Gli accordi sul clima del G20 di Amburgo sono stati confermati da tutti i Paesi partecipanti tranne uno, gli Stati Uniti. Non proprio un membro marginale, ma l’amministrazione Trump ha preferito sfilarsi dagli accordi sottoscritti a Parigi nel 2015. Una mossa che ha turbato opinione pubblica e leader mondiali e che non ha risparmiato critiche anche dal mondo della finanza e da diversi investitori.
 
Quando anche la finanza lotta per il pianeta

Ambiente e clima sono un tema importante anche per gli squali della finanza: lo testimonia il rapporto “European asset owners: 2°C alignment and misalignment of public equity portfolios” pubblicato dal WWF prima del G20 di Amburgo per analizzare quali società hanno iniziato a impegnarsi per migliorare le condizioni del nostro pianeta e come lo stanno facendo. In questo senso sta migliorando l’attenzione degli investitori per chi è impegnato per l’ambiente, come conferma Sebastien Godinot, Economista al WWF European Policy Office: “Assicurarsi che il capitale sia investito in società che contribuiscono a un futuro sicuro dal punto di vista del clima è fondamentale per raggiungere gli obiettivi dell’Accordo di Parigi, riducendo i rischi finanziari relativi al clima e massimizzando i guadagni”, ha spiegato Godinot. “Alcuni Asset Owners già dimostrano di condurre tale processo, ma molto deve essere ancora fatto per riposizionare gli investimenti passando dal carbone all’energia rinnovabile”.

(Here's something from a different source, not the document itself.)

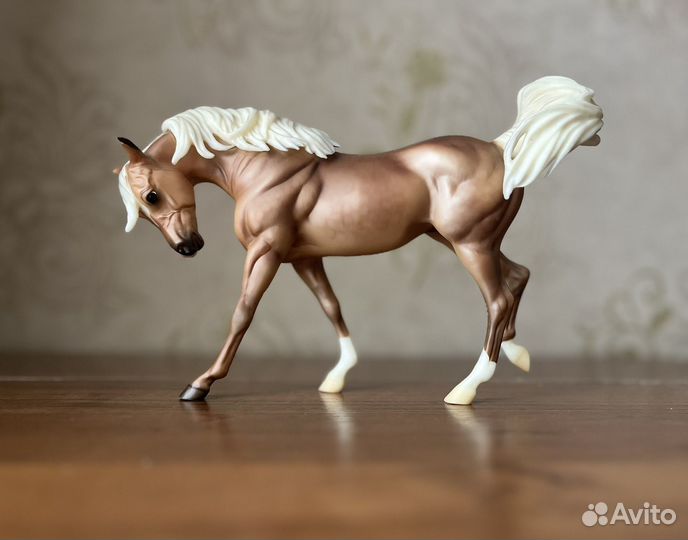 Фигурки лошадей breyer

Meno investimenti nelle fonti fossili

Sono già 30 i gestori, soprattutto fondi pensione, che hanno modificato le proprie strategie di investimento in linea con gli Accordi di Parigi. Queste compagnie virtuose sono nei Paesi bassi, in Danimarca, Svezia, Norvegia e Finlandia, Paesi notoriamente attenti all’ambiente. Altre 50 società però hanno rifiutato di rendere trasparenti i dati degli investimenti, anche se bisogna ammettere che tutte le 80 compagnie prese in considerazione hanno dimostrato di avere ridotto i finanziamenti alle società che lavorano nel campo dell’estrazione del carbone. Il prossimo passo, nota il report, sarà diminuire anche l’erogazione di denaro nei confronti dei gruppi che producono energia elettrica a partire dal carbone, un traguardo molto più importante e significativo.
 
L’esempio virtuoso del Divestment da fonti fossili

All’inizio era soltanto un’idea di un gruppo di studenti, ora secondo lo studio di Arabella Advisors raggruppa asset per una gestione totale di 5 mila miliardi di dollari grazie a 688 diverse istituzioni presenti in ben 76 Paesi. Si tratta di investimenti nel settore dell’energia pulita e di contestuali disinvestimenti nell’energia prodotta da fonti fossili realizzati da diversi player, dai fondi pensione ai fondi sovrani. Per dare un segnale ancora più forte a tutta la comunità degli investitori. E per un futuro più green.